Either alone or together, and worshiped in connexion with other related deities, these two goddesses have by far the most important place in the cult of the underworld.
This is what Erwin Rhode says of Greek goddesses Demeter and Persephone in his formative work Psyche (1925, p. 160). It’s a sentence I’ve read a number of times before but never when I’ve been in so much of a thesis-funk (Rhode, though this book is seminal to the study of death and the dead in Greek religion, is not usually one of my funk-related go-to books…). It comes at a fairly decisive point in the (re-)formulation of my thesis and wondering if I shouldn’t focus on these two goddesses in my study. Of course, doing so would change my study in quite a fundamental way. It would involve getting rid of not one, but several chapters (in various states of completion from totally finished and edited to not yet started), and I would be looking at losing probably another 10,00 to 15,000 words (on top of the 15,000 I’ve recently lost.)

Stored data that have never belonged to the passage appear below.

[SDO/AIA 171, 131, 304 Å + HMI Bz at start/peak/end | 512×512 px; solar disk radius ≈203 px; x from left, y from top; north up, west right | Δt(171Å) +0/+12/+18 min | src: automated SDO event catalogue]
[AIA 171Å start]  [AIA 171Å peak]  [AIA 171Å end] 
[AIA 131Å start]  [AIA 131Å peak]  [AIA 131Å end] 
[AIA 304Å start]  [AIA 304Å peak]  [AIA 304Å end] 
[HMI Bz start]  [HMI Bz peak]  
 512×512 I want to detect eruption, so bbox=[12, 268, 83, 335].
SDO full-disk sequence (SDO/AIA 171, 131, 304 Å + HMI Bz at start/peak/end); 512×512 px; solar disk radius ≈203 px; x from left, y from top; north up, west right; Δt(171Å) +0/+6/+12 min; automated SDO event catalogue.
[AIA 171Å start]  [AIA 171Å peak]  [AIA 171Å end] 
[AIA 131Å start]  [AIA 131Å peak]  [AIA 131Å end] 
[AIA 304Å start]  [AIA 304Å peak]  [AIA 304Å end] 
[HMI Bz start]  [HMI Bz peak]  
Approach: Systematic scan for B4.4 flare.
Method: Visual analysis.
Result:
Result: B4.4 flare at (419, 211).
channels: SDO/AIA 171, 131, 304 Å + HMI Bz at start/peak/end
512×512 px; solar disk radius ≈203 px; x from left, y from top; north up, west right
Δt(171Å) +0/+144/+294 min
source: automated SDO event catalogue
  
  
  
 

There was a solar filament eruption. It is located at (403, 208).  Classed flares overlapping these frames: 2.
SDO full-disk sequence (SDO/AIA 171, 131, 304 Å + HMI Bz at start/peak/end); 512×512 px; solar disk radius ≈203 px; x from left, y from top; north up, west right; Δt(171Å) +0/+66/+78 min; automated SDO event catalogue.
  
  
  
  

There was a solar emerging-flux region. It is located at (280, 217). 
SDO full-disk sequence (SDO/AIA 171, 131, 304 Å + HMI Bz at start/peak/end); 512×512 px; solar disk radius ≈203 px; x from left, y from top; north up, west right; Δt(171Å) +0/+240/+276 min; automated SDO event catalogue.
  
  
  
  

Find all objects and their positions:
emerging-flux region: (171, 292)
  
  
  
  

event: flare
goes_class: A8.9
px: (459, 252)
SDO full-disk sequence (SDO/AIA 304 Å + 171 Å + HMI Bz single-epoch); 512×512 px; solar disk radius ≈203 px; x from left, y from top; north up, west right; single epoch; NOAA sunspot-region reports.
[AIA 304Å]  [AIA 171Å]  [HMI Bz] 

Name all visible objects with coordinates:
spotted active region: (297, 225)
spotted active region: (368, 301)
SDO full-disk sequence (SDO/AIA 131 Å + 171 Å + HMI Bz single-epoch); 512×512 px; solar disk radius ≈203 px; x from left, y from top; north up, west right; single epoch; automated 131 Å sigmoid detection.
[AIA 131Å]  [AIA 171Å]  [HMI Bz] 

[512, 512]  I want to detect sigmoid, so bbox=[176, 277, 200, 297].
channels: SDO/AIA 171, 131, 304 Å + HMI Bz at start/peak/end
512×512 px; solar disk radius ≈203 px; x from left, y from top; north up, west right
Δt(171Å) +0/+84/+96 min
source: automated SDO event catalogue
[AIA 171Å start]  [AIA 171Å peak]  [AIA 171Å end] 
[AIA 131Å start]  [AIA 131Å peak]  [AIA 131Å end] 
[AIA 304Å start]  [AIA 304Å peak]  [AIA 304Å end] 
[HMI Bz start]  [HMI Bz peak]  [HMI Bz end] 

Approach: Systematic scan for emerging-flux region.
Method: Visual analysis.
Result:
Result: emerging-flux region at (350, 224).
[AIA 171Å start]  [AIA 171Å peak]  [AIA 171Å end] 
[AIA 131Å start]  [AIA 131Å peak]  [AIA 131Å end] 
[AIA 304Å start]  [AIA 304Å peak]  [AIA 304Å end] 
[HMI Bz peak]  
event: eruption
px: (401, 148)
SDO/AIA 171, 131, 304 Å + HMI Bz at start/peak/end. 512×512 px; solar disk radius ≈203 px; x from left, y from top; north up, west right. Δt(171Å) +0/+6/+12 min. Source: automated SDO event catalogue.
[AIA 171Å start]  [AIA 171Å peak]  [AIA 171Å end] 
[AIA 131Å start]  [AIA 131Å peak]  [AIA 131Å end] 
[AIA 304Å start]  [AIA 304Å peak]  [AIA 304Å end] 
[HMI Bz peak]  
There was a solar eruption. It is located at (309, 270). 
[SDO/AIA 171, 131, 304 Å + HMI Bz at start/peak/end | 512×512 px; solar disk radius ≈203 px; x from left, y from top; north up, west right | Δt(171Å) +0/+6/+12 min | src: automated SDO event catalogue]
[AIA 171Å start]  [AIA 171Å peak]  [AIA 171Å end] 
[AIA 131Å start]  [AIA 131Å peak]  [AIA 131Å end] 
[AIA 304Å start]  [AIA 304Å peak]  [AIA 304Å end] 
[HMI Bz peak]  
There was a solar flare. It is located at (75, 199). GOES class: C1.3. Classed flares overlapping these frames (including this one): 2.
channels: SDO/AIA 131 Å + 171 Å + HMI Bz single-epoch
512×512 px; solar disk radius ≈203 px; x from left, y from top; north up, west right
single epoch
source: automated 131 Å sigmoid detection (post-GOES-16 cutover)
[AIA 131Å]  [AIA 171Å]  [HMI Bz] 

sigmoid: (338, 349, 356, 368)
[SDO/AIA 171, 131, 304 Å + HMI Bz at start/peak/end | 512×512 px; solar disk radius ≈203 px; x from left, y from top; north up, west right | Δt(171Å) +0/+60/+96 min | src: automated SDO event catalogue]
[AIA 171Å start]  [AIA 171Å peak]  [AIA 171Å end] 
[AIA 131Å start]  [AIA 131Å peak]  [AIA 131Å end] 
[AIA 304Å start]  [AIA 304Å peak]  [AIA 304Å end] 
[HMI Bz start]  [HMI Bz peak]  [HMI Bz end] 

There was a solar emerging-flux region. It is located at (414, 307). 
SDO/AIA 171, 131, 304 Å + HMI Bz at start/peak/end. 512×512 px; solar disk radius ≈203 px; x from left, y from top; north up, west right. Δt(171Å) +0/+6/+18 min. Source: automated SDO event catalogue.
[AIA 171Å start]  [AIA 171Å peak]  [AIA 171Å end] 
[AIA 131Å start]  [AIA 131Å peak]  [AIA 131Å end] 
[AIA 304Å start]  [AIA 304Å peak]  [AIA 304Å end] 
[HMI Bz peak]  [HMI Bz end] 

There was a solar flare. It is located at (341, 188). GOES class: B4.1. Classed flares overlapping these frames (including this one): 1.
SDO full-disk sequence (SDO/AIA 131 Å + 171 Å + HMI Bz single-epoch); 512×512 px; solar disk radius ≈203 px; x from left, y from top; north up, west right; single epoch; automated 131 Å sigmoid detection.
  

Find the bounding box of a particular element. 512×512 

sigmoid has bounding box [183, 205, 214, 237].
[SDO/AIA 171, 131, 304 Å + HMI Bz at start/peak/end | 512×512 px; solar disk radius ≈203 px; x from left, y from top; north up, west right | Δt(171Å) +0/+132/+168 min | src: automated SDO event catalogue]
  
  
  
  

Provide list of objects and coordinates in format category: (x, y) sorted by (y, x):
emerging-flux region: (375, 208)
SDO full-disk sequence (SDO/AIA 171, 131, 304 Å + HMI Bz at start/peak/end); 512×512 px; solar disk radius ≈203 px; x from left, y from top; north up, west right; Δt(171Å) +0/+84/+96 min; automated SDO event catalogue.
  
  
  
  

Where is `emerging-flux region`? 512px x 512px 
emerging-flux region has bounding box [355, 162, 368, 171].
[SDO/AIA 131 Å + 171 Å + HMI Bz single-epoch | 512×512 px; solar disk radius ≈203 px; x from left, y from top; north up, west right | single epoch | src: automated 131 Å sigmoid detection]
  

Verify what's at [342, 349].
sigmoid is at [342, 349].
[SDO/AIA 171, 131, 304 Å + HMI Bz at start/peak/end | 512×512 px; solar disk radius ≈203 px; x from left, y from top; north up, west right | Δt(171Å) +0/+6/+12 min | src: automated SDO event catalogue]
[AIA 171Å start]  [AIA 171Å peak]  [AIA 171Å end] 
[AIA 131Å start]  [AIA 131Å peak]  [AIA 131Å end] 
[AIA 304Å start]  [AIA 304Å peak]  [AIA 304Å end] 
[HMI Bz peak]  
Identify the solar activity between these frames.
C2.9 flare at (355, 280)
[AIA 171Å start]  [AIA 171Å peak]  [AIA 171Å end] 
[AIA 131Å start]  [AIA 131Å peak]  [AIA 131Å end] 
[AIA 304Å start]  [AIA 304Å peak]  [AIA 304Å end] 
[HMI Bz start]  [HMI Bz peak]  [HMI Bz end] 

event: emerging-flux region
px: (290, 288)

Of course, if I don’t go down this path of fundamental change, then Demeter and Persephone – or more accurately, Persephone and Demeter – still figure very strongly in my work. Such is the nature of looking at death gods in early Greek religion. I think the best course of action is to continue building the Persephone-themed chapter (which I thought was finished, but I have now decided to expand and rework slightly) and continue writing the Erinyes and Demeter chapter, only perhaps making the emphasis on Demeter, rather than the Erinyes.
The big problem I had in the Moirai chapter – which caused me to cut the whole thing – was that I got a bit caught up on how much I was enjoying doing the research and it wasn’t until I’d reached the end that I realised how poorly the case fits into my overall study. Which is about cults not mythology. That is not to say that mythology doesn’t play an important role in my work, but that the focus must always come back to the actual ritual practice that takes place. This is why I spent all that time thinking, oh so painfully, about myth-ritual theory, and why I must read (and re-read, and re-read) the new holy-trinity of Greek Religion Theory books (Versnel, Parker, and Kindt). There is nothing wrong with studying literature or mythology or mythography, but it’s not me.
So. To bed, for now. Tomorrow, keep going. Keep thinking, keep working, keep writing and keep moving forward. This week I lost 15,000 words, but that doesn’t mean anything because they weren’t words which were valuable to my current project.